Modern neural speech models benefit from having longer context, and many approaches have been proposed to increase the maximum context a model can use. However, few have attempted to measure how much context these models actually use, i.e., the effective context. Here, we propose two approaches to measuring the effective context, and use them to analyze different speech Transformers. For supervised models, we find that the effective context correlates well with the nature of the task, with fundamental frequency tracking, phone classification, and word classification requiring increasing amounts of effective context.
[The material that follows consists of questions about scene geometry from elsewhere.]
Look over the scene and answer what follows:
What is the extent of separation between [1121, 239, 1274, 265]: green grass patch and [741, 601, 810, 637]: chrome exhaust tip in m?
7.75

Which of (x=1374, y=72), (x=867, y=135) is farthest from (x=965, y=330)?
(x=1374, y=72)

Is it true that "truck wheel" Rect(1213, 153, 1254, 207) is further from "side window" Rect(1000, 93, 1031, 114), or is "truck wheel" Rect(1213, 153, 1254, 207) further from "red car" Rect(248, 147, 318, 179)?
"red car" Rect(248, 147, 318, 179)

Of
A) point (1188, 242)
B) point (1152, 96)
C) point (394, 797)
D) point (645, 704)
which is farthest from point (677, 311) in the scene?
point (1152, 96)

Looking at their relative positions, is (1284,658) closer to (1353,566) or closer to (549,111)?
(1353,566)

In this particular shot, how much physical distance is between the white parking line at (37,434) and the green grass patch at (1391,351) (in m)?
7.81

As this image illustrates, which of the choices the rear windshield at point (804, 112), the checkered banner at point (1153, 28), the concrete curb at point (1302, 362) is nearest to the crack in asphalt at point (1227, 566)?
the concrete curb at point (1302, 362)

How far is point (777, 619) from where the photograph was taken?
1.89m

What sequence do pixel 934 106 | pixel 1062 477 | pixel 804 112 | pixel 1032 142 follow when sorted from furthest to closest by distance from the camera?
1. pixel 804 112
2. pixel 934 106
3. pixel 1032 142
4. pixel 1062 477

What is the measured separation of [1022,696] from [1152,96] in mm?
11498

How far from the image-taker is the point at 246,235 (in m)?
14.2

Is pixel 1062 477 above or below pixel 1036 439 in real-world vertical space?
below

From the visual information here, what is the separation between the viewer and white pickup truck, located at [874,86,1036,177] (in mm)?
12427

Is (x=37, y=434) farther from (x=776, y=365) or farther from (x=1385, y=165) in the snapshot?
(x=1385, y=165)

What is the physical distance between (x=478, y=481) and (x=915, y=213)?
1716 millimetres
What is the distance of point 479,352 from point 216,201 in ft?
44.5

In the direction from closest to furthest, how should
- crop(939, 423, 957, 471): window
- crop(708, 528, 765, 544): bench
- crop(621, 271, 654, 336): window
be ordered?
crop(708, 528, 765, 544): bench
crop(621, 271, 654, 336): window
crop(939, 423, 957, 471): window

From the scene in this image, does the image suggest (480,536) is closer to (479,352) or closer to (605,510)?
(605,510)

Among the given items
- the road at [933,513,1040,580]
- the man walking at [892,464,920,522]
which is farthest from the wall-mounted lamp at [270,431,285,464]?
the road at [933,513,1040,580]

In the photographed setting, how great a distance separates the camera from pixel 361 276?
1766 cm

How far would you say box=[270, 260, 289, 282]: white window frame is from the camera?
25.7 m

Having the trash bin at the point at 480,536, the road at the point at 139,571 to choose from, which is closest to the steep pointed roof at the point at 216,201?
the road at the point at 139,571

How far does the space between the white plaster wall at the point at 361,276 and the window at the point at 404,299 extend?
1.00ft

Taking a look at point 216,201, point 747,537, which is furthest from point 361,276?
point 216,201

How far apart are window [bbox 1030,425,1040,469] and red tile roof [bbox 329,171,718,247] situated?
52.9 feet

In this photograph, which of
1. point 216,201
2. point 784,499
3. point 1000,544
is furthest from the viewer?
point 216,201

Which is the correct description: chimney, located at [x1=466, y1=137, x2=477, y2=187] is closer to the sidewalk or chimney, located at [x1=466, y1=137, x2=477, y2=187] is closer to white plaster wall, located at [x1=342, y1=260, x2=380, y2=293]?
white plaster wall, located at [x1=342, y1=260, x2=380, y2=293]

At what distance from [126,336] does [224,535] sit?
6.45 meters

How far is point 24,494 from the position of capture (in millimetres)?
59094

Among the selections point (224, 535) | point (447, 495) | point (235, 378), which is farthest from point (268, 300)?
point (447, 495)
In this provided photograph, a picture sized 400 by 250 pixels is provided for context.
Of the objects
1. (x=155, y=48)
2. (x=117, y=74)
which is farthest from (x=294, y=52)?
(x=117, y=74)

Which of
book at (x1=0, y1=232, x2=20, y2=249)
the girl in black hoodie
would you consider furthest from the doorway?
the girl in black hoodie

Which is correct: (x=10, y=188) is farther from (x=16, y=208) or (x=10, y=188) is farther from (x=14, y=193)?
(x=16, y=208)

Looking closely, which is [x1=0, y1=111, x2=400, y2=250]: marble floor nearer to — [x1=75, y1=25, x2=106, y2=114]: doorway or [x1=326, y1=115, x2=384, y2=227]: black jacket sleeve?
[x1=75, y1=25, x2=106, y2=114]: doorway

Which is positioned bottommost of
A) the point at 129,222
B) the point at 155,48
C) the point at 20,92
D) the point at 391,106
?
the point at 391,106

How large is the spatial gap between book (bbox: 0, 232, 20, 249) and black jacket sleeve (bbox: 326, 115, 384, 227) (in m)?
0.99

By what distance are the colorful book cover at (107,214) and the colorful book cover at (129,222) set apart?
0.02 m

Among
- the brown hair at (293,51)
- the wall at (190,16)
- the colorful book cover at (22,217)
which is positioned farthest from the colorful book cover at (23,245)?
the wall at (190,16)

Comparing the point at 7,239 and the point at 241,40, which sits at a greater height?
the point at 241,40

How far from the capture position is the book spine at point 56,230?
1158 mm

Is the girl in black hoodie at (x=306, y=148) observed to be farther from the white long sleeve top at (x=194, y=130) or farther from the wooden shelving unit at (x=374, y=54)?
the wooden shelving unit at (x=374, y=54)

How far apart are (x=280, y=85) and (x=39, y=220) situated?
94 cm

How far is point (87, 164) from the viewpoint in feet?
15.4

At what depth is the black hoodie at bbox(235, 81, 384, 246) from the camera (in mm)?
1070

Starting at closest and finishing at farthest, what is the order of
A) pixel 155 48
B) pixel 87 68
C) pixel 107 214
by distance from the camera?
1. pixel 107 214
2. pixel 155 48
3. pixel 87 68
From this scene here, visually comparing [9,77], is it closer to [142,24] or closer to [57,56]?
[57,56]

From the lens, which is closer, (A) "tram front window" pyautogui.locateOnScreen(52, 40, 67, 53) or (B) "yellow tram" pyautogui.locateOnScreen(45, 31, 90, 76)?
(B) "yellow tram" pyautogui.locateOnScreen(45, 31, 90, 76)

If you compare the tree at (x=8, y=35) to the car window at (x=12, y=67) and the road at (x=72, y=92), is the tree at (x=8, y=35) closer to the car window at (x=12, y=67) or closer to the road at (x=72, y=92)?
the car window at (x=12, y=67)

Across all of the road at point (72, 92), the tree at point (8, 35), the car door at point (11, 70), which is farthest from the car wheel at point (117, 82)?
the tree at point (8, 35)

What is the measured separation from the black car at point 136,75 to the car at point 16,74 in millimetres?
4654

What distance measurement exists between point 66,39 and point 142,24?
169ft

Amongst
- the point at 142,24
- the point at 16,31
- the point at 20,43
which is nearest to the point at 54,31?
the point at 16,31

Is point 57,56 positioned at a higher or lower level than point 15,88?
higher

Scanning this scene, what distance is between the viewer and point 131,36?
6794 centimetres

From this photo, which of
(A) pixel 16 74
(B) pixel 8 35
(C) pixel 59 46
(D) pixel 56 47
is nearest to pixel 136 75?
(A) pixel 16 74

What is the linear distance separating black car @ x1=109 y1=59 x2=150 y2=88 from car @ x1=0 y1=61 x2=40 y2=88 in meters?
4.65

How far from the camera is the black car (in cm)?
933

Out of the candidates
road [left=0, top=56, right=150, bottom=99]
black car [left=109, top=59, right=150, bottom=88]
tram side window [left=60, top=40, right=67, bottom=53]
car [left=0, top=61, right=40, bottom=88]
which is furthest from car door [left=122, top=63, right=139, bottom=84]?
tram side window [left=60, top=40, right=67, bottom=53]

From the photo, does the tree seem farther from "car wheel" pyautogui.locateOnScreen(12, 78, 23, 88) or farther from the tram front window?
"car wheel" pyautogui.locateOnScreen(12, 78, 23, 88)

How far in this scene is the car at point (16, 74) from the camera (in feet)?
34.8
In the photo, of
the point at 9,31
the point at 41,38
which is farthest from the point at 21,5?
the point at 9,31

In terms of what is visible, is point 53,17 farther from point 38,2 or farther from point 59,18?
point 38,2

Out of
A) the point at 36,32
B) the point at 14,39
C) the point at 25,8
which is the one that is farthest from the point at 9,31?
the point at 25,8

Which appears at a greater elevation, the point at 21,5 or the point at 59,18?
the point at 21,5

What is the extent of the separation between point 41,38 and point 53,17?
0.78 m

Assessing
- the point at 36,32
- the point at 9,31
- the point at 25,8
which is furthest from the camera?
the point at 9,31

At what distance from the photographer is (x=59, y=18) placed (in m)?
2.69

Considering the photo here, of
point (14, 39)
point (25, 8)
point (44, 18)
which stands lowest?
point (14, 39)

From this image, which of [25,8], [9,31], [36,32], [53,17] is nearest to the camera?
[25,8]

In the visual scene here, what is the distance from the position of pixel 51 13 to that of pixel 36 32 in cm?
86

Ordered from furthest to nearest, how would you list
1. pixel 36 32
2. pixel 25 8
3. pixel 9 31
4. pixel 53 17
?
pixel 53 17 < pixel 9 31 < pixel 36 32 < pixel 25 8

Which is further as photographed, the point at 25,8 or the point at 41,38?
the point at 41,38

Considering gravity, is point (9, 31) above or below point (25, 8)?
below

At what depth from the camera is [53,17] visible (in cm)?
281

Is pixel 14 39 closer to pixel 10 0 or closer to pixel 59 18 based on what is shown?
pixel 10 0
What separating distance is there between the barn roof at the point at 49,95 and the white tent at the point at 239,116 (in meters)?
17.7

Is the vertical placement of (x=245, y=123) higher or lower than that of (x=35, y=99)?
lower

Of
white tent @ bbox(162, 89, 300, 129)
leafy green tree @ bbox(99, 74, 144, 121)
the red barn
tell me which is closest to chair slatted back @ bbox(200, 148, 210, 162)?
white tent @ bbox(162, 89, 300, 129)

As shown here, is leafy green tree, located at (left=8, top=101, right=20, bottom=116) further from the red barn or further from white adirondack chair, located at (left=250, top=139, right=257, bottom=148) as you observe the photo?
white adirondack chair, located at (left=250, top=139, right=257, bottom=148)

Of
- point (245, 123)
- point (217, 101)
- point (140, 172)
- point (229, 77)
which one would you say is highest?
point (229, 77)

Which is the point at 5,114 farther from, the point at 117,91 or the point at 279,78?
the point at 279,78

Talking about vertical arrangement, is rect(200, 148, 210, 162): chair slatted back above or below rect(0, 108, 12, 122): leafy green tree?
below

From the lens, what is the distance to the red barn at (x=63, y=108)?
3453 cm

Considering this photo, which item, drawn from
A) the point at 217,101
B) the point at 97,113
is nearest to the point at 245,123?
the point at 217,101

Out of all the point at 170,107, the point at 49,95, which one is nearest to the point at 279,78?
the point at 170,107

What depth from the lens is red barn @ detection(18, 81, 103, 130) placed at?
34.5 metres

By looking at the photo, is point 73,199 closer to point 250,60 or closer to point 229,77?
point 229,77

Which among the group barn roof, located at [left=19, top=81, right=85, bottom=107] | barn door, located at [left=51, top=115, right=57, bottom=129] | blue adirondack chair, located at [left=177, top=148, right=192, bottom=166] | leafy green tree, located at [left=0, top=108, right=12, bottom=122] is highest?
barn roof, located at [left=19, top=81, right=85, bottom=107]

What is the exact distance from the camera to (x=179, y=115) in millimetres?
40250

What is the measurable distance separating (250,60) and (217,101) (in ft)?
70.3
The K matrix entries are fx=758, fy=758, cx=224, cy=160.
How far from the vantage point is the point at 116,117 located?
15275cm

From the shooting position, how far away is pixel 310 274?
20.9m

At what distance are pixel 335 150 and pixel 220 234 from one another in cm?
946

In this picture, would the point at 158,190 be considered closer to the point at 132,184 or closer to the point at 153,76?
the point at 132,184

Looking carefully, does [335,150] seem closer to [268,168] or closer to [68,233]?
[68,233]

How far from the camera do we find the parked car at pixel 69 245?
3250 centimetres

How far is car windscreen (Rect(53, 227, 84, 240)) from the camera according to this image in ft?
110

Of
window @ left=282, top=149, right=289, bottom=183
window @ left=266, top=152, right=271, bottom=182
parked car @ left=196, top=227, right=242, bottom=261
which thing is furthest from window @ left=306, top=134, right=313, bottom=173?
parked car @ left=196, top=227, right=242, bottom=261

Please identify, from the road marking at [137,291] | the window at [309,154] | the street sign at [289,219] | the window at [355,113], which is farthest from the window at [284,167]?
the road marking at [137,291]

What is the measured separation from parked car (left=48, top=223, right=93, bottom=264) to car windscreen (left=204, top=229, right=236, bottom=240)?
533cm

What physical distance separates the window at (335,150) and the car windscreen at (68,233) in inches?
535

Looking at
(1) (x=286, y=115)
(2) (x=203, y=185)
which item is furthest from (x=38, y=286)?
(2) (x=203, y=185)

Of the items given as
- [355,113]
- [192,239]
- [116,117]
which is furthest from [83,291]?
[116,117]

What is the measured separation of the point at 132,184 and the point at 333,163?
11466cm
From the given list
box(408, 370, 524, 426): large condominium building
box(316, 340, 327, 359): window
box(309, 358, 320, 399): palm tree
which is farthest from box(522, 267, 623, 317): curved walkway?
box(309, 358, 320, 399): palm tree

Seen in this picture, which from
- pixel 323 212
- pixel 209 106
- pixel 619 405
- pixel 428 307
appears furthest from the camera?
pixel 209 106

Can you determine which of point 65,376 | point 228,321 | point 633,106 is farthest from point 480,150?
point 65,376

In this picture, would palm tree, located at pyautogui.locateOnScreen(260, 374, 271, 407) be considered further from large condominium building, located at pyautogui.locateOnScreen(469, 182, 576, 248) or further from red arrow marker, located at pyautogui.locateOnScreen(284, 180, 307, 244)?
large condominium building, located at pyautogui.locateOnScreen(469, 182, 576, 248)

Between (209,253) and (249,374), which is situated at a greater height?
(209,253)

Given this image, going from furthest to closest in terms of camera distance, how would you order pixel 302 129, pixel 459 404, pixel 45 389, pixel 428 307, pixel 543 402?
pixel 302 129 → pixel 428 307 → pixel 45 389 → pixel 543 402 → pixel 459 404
For self-supervised models, we find that effective context increases mainly in the early layers, and remains relatively short -- similar to the supervised phone model. Given that these models do not use a long context during prediction, we show that HuBERT can be run in streaming mode without modification to the architecture and without further fine-tuning.

Figures (5)

• Figure 1: Examples illustrating influence. Left: The x-axis is the time point $\tau$ of the input utterance $x$, and the y-axis is the calculated influence value $s(t, \tau)$ for the timepoint $t=300$ (red dot). Right: The relative influence$S(\sigma)$ (normalized), where the x-axis is the time shift to the center frame.
• Figure 2: (a) Relative influence in the final layers of supervised 6-layer Transformer models trained for different tasks. The y-axis is on a log scale and the x-axis is only shown between $\pm0.7s$, although the relative influence values were computed with a window size of 5 seconds on both sides. Dots show the heights of the center peaks. (b) As in (a) but for different layers of HuBERT. (c) Contextualization of different models and layers. The horizontal lines are values of the supervised models on the final layer.
• Figure 3: The change of output in terms of the $\ell_2$ distance (left) and the phone error rates (right), as we vary the window size of input to HuBERT (different coloured lines).
• Figure 4: Relation between contextualization and probing performance on phones (left) and words (right). Each point represents a layer of a model. The last layer of the supervised 6-layer Transformer is annotated.
• Figure 5: Results of different streaming settings. The dashed line represents the probing error rate with full context. We vary the number of lookahead with unlimited history (right), and vary the number of history with different amounts of lookahead (left).